La scena iniziale sembra aver cauterizzato le risorse emotive dello spettatore, quello che accade dopo non può fare di più. Può invece aprire alla lettura dei sottostesti, lasciare alla decodifica di metafore, spingere alla ricerca di indizi lasciati lungo la strada dal regista Molto si svela, qualcosa resta inconcluso, come l’arrivo improvviso e assordante di Toto Cotugno, in veste di italiano vero, che una frettolosa conferenza stampa ha impedito di porre come domanda al regista.

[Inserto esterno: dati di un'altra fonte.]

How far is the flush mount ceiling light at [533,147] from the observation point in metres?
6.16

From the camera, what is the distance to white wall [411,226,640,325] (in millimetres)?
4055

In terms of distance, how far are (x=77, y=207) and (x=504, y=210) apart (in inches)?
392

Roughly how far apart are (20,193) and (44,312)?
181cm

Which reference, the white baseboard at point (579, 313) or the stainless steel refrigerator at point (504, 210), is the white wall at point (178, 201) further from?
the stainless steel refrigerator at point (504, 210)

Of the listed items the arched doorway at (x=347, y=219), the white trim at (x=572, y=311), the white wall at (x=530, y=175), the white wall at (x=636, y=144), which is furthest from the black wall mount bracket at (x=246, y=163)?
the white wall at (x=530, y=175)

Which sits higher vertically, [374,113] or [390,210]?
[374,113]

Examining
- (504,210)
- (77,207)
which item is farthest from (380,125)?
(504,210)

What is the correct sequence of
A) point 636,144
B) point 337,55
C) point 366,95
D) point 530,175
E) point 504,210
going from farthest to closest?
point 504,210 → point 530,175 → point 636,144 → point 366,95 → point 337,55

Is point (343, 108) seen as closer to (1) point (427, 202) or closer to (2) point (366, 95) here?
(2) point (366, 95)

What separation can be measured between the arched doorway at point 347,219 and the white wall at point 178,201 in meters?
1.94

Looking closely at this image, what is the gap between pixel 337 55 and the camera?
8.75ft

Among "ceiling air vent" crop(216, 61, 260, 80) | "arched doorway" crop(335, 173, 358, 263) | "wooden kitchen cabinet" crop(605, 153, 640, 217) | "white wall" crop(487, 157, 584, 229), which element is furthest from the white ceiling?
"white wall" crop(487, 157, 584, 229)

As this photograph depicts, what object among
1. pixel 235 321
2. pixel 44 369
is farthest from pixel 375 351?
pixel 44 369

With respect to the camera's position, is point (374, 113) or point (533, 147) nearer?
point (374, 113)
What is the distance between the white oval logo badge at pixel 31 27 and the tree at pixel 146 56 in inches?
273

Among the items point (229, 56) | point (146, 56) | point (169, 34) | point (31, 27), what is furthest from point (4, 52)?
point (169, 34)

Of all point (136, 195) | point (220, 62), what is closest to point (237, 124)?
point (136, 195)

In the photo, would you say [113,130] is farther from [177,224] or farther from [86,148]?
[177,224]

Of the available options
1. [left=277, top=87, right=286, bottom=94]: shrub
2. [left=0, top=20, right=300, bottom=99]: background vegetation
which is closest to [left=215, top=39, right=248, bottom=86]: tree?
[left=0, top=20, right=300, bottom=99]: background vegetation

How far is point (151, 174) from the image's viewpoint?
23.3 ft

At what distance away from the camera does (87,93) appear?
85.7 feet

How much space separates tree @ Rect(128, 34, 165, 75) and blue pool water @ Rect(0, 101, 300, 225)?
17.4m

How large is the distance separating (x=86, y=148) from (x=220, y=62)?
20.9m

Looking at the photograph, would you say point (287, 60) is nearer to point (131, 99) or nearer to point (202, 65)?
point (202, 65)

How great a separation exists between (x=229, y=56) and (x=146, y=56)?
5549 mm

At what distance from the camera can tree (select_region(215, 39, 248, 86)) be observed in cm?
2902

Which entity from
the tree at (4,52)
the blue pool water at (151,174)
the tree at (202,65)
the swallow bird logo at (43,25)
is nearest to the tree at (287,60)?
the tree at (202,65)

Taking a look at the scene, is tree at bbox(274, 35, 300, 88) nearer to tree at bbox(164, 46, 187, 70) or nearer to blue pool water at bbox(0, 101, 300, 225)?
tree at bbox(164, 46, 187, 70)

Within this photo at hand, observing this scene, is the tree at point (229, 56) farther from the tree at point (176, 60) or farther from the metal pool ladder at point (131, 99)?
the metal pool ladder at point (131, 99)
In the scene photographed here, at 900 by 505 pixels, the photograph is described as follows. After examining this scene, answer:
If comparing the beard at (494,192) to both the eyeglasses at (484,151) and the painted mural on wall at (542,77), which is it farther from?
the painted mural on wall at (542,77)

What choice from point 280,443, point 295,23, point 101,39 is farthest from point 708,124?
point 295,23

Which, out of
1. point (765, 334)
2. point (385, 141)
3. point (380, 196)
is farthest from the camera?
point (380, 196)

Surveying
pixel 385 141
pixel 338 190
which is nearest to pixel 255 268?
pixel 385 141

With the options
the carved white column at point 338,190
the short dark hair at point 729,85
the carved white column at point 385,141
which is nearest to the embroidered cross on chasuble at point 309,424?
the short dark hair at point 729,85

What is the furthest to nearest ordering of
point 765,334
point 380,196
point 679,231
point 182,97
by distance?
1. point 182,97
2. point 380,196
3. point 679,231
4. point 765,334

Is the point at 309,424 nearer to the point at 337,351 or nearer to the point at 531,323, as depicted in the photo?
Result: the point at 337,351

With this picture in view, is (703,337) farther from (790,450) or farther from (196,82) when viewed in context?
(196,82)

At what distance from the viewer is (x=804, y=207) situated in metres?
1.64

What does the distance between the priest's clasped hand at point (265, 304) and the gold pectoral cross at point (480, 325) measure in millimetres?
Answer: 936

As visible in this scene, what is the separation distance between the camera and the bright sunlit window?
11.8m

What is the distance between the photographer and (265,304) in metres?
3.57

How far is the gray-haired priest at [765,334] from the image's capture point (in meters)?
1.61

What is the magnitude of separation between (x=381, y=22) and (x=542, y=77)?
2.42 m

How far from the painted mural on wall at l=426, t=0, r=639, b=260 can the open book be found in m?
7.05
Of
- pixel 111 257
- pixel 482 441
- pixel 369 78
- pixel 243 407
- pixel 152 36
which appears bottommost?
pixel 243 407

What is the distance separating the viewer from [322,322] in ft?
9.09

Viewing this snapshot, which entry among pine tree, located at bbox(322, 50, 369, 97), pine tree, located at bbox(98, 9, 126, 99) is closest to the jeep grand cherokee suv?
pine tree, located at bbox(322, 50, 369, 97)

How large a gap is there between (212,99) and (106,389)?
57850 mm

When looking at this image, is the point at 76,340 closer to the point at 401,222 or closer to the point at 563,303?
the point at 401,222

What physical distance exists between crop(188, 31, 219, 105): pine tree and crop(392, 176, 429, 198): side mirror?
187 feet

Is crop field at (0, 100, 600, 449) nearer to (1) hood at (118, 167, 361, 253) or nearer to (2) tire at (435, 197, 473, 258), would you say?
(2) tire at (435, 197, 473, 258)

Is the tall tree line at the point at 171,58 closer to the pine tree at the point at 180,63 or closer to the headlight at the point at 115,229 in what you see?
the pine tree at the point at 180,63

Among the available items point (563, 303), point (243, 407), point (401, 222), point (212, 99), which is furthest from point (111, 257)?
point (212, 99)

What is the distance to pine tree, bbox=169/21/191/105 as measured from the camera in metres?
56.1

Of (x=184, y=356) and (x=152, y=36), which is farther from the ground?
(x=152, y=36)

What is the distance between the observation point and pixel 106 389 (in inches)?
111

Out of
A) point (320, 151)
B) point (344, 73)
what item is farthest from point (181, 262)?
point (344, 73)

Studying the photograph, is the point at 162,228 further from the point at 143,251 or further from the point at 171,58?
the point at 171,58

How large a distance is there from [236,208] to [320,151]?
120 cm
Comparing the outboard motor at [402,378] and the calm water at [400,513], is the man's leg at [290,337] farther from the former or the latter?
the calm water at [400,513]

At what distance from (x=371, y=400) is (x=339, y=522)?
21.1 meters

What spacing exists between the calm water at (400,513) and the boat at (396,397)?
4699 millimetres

Pazienza Cotugno, resta Miss Violence, un film che dice forse più di quanto fosse nelle intenzioni del regista.
Scultore e pittore di buona fama, Alexandros Avranas è passato al cinema nel 2008 con Whitout, esperimento no-budget pluripremiato al Festival internazionale di Salonicco e mai distribuito nelle sale né uscito dai confini della sua terra. Di lui non si conosce molto, ma quello che i due lungometraggi raccontano non lascia indifferenti. Miss Violence è un film crudele, di quella particolare forma di crudeltà che si annida dove non s’immagina e tenerezze di facciata coprono verità oscene.
Paesaggio famigliare che trasfigura in paesaggio sociale, propone quel rispecchiamento prismatico della vita dell’uomo che fu già del mito arcaico. Il padre che concepisce e ingoia i suoi figli, la Gran Madre che li salva e il figlio della luce, Zeus, che evira il padre feroce e fa rinascere la bellezza di Afrodite nel mondo.
Manca la terza fase nel film, al tramonto della civiltà la bellezza è fuggita per sempre.